## Page extract:
Tuesday, January 26, 2010

Unsecured Student Loans – What You Should Know

Big loans usually require the submission of collateral. In order to get approved, the borrower must have some equity such as a home or car as a guarantee for the loan. But what if you do not have a property to submit?

Federal loans or students loans supported by the government are all unsecured. There is no need to submit any collateral to get approved. However, there are specific standards that must be met and the truth is, not all students can qualify for a Federal student loan. Is it still possible for students to get an unsecured college loan?

The good news is that there are private lending companies in the market that offer unsecured loans for students. These loans obviously do not require any form of collateral so anyone can easily get approved. What are the things that you should know before applying for an unsecured student loan?

Unsecured Student Loans – Get Over the High Interest Rates

Due to the absence of collateral, unsecured student loans are expected to have higher interest rates than secured loans. Nevertheless, that does not mean you should put up with an unreasonable lender. If you do your homework well, you should be able to find reasonable lenders that charge good rates.

Use the internet to collect quotes and compare varying offers. Remember that the competition among lending companies are stiff and that can actually work to your advantage. After narrowing down your choices, be prepared to make some negotiations with prospective lenders.

## Work to be completed:
Go on with the piece on unsecured student loans, starting after its last sentence.

## Given information:
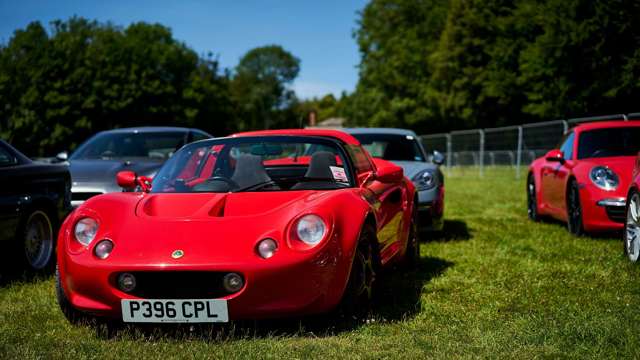 fos-2019-performance-parking-thursday-james-lynch-goodwood-10071932.jpg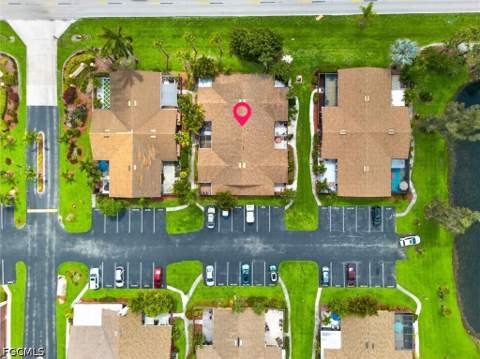 6315 Royal Woods Dr, Fort Myers FL - photo 23 of 37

## Answer to this problem:
Dealing with Unsecured Loan Limits

There are more risks involved with unsecured loans and that is why lending companies offer a limited amount for borrowers. The average loan amount for unsecured loans can range from $5,000 to $10,000. Some lenders may be willing to extend a higher value for customers with good to excellent credit.

If you are student with no credit history, you may find it more difficult to get a higher loan. Nevertheless, your parents may be able to help you out by acting as a co-signer on your behalf, especially if they enjoy impressive credit rating. Take note that the co-signer agrees to take responsibility of the debts in case the borrower fails to keep up with the repayment.

Unsecured Student Loan Repayment

The repayment terms will vary from one lender to another. Some lenders require a shorter repayment period while others may be more lenient and allow a longer term. The interest rates will also vary as some lenders may offer a fixed rate and others may impose a variable interest rate.

It is important to remember that a variable-rate loan is directly dependent on the Prime Rate. That means, your monthly loan payment can increase at any time during your loan’s term, each time the Prime Rate increases.

With this in mind, it is wise to choose a fixed-rate unsecured student loan. Although the interest may be higher than the initial rate for variable loans, you can be assured that your monthly payments will never change regardless of the market’s Index Rate.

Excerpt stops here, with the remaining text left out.